It was in the backyard of a home where San Pablo Police say three siblings spent most of their days. Investigators say a 13-year-old girl and her 11-year-old twin brothers have the injuries to show for it.

"They had injuries consistent with being forced to stand for hours upon hours outside. They were forced to bathe outside, and they were only fed once a week. They had to ask permission to use the bathroom and allegedly beaten for even asking," said Lt. Mark Foisie, from the San Pablo Police Department.

Their grandmother Faasese Fiu and their aunt Satu Diaz have been charged with multiple counts of child abuse. Police began investigating them after getting a call from a concerned citizen. A woman saw the children last Thursday in front of a liquor store dirty, shoeless, seemingly malnourished, blistered and bruised from head to toe. The sister even had dried blood on her.

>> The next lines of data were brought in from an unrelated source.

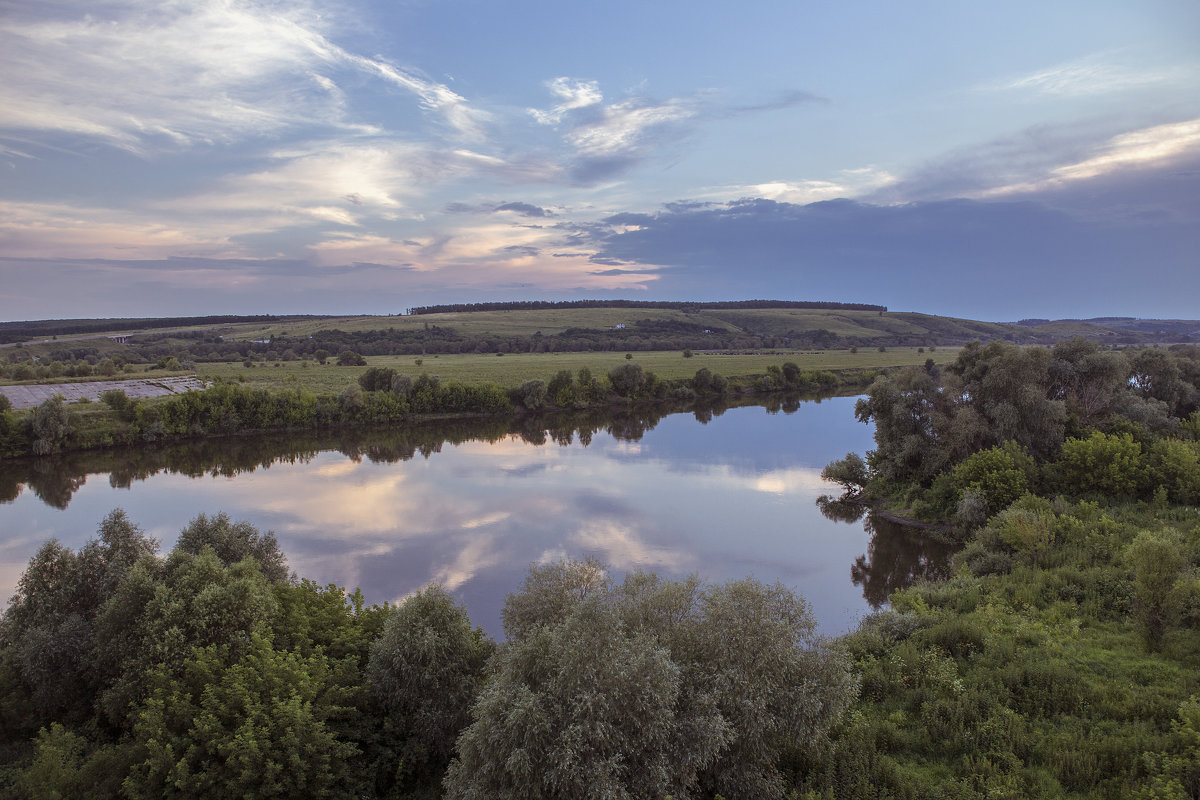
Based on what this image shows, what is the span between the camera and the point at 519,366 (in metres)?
82.2

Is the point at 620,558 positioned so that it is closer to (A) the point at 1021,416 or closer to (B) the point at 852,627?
(B) the point at 852,627

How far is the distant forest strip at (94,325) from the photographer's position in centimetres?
11906

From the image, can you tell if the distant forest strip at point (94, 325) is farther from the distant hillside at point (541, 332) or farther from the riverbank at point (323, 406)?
the riverbank at point (323, 406)

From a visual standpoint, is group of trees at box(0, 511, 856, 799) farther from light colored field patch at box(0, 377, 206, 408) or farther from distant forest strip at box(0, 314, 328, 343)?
distant forest strip at box(0, 314, 328, 343)

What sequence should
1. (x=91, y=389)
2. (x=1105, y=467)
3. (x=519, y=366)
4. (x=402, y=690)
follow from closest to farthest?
(x=402, y=690), (x=1105, y=467), (x=91, y=389), (x=519, y=366)

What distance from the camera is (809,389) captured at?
76688 mm

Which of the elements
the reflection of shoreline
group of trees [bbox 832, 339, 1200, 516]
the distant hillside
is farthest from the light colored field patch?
group of trees [bbox 832, 339, 1200, 516]

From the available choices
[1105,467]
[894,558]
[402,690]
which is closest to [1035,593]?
[894,558]

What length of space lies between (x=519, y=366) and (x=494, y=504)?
53.2 m

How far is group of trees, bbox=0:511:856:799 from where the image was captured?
25.6 feet

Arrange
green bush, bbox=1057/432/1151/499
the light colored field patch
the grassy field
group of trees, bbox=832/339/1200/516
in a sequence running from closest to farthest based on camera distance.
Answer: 1. green bush, bbox=1057/432/1151/499
2. group of trees, bbox=832/339/1200/516
3. the light colored field patch
4. the grassy field

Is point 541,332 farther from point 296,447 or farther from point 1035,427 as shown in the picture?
point 1035,427

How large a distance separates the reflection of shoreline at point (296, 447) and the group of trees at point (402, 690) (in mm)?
26133

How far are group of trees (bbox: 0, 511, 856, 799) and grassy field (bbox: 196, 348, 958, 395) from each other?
48.8 meters
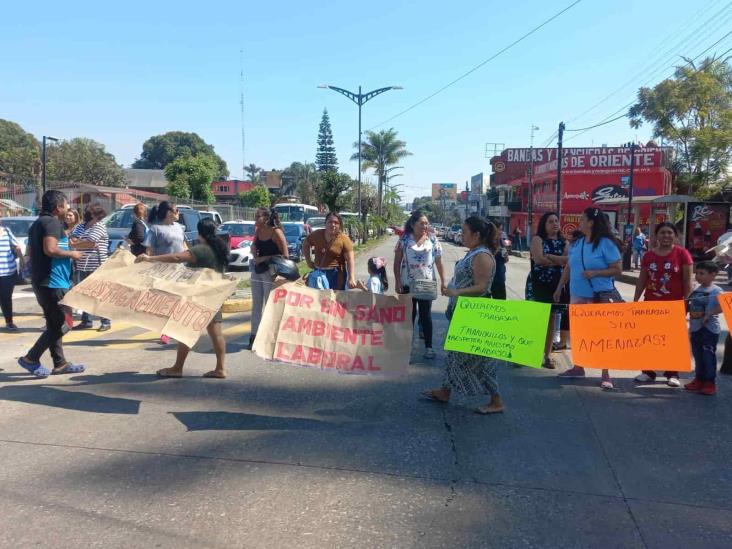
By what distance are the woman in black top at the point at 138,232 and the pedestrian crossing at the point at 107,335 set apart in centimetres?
111

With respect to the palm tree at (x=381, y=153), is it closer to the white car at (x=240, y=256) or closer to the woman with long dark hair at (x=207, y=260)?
the white car at (x=240, y=256)

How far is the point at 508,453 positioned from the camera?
4500 mm

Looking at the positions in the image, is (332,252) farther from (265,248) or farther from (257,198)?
(257,198)

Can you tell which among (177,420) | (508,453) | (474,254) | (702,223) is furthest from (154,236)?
(702,223)

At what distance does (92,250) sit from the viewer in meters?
8.56

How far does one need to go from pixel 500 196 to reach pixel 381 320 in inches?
2873

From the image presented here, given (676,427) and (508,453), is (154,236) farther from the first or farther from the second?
(676,427)

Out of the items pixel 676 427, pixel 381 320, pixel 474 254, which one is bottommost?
pixel 676 427

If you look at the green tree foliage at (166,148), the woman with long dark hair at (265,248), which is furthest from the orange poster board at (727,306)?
the green tree foliage at (166,148)

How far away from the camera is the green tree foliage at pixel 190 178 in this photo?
50.2 metres

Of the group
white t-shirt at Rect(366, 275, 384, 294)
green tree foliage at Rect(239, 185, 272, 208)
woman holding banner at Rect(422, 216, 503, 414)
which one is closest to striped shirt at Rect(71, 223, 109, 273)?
white t-shirt at Rect(366, 275, 384, 294)

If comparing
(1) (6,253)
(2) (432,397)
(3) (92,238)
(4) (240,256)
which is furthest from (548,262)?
(4) (240,256)

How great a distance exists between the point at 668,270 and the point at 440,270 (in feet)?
8.24

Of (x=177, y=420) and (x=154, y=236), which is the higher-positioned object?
(x=154, y=236)
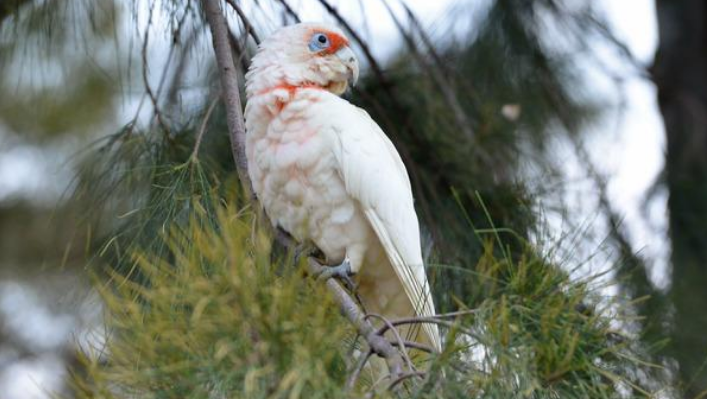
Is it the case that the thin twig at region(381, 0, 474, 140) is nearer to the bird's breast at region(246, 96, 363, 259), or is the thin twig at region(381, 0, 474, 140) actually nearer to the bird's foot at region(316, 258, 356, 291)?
the bird's breast at region(246, 96, 363, 259)

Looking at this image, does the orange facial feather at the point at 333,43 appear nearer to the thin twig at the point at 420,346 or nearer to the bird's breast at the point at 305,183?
the bird's breast at the point at 305,183

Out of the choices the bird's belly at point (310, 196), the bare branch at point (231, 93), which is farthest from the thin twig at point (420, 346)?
the bird's belly at point (310, 196)

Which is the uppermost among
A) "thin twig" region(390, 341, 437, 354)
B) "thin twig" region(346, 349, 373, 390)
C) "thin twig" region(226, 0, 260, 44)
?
"thin twig" region(226, 0, 260, 44)

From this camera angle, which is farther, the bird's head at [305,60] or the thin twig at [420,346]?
the bird's head at [305,60]

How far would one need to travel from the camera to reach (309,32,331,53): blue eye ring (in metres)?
Answer: 2.00

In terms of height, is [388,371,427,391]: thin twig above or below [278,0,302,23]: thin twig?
below

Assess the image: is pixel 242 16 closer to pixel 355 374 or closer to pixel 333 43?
pixel 333 43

"They're lying. Why would they do that to their grandmother and their auntie?" said another aunt who doesn't want to be identified.

She says this is all a misunderstanding. The children moved into the home two years ago after being sent from Samoa by their father. And she says ever since, the siblings have constantly fought, which is how they got bruised up.

"They box each other the way they are," said the aunt.
"So the grandmother or the aunt never hurt them?" asked ABC7 reporter Lilian Kim.
"No. They always told them, 'You all need to stop. Quit it.' We took care of them, yes my mom did. When they came here my mom took them shopping," said the aunt.

Police aren't buying it. The children are now in protective custody.

"How could somebody do that to their children? But we're in the business of dealing with these kinds of things; we are. And so we know we're going to see it again," said Lt. Foisie.

Four other grandchildren were living at the home. Police say those children showed no signs of abuse.